Variants for Visual Odometry Estimation

Title:Variants for Visual Odometry Estimation Date: 14:00-15:00, Sept 12 2018 Venue: N3-332 Qingdao

Speaker: Prof. Reinhard Klette
Date and Time: 14:00-15:00, Sept 12 2018
Venue:N3-332 Qingdao

Title: Variants for Visual Odometry Estimation

Abstract:
Visual odometry (VO) has been extensively studied in the last decade.  VO aims at the recovery of a camera trajectory from an image sequence.

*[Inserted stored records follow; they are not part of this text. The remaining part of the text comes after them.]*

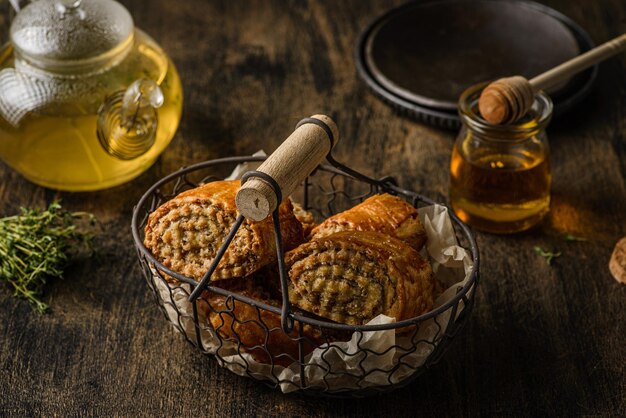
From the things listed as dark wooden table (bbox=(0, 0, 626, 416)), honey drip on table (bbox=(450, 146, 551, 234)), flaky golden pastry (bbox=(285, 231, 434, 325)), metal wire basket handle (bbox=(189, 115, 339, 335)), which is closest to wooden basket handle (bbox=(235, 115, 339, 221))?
metal wire basket handle (bbox=(189, 115, 339, 335))

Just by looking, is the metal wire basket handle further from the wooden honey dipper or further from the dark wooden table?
the wooden honey dipper

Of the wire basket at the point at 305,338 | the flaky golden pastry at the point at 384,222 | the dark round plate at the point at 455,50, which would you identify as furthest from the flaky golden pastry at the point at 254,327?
the dark round plate at the point at 455,50

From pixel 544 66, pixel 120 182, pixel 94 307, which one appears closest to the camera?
pixel 94 307

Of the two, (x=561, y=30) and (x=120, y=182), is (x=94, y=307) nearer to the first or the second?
(x=120, y=182)

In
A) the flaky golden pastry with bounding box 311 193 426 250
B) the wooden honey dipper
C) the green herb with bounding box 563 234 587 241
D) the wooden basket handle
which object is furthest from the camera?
the green herb with bounding box 563 234 587 241

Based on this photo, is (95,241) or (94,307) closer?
(94,307)

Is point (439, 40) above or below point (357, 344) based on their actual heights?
below

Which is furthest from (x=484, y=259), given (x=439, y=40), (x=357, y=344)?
(x=439, y=40)

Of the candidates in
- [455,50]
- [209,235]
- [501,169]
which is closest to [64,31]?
[209,235]
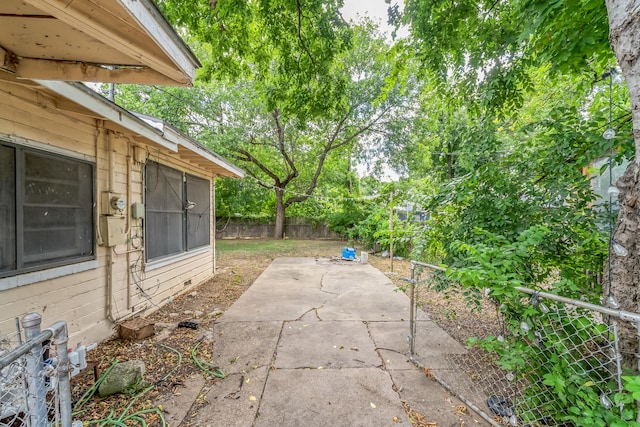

Stereo vision-based VO techniques solve the egomotion estimation problem by means of disparity-derived 3D scene structure. Typically, one of the two images is only used for disparity computation.
This talk discusses at first the development of a generic feature tracking framework extending the classical VO problem into a higher dimension, where the image data of both cameras are fully used. Six tracking topologies proposed in literature, namely linear, lookahead, stereo linear, parallel, circular and crosseye, are reviewed and evaluated. Based on the experimental results, we found benefits of taking right images into account through the feature tracking process, over the typical stereo VO implementation. The stereo-parallel configuration, which independently maintains feature tracking on each camera and have the tracked features integrated via a left-right matching, has achieved the most significant improvement of 30% over the conventional linear configuration.
Despite a variety of implementation details, proposed VO approaches basically share the same principle - a minimisation of a carefully chosen energy function. This talk also reviews four commonly adopted energy models including perspective, epipolar, rigid, and photometric alignments, and proposes a novel VO technique that unifies multiple objectives for outlier rejection and egomotion estimation to outperform mono-objective egomotion estimation. Experiments show an improvement above 50% is achievable by trading off 15% additional computational costs.  - This talk informs about joint work with Dr. Hsiang-Jen Chien and further (former) students or colleagues.


Bio:
Reinhard Klette,现任新西兰皇家科学院院士,新西兰奥克兰理工大学教授,机器人与视觉中心主任。1973年和1978年获得德国耶拿大学数学硕士和博士学位,并于1982年获得德国耶拿大学计算机科学博士学位,曾任德国科学院、柏林技术大学,以及新西兰奥克兰大学教授。Reinhard Klette教授在IEEE TCVPR, ICCV, IROS, AI会议发表相关学术论文100余篇。1995年至今,多次应邀作为重要国际学术会议的主讲嘉宾。2003年,于美国马里兰大学Azriel教授合作编著首部综合性专著《数字图像几何算法》。20114月至201310月任JCET(控制工程和技术)期刊创刊主编。2001年至2008年任IEEE PAMI副主编,现任Journal of Information and Communication Convergence Engineering编辑,Computational Imaging and Vision编辑,并任多个期刊编委。欧洲计算机图形和模式分析委员会终身荣誉会员,环太平洋图像和视频技术研讨委员会委员。近期主要研究方向为基于视觉的辅助驾驶、计算机视觉和道路安全、人的姿态理解等。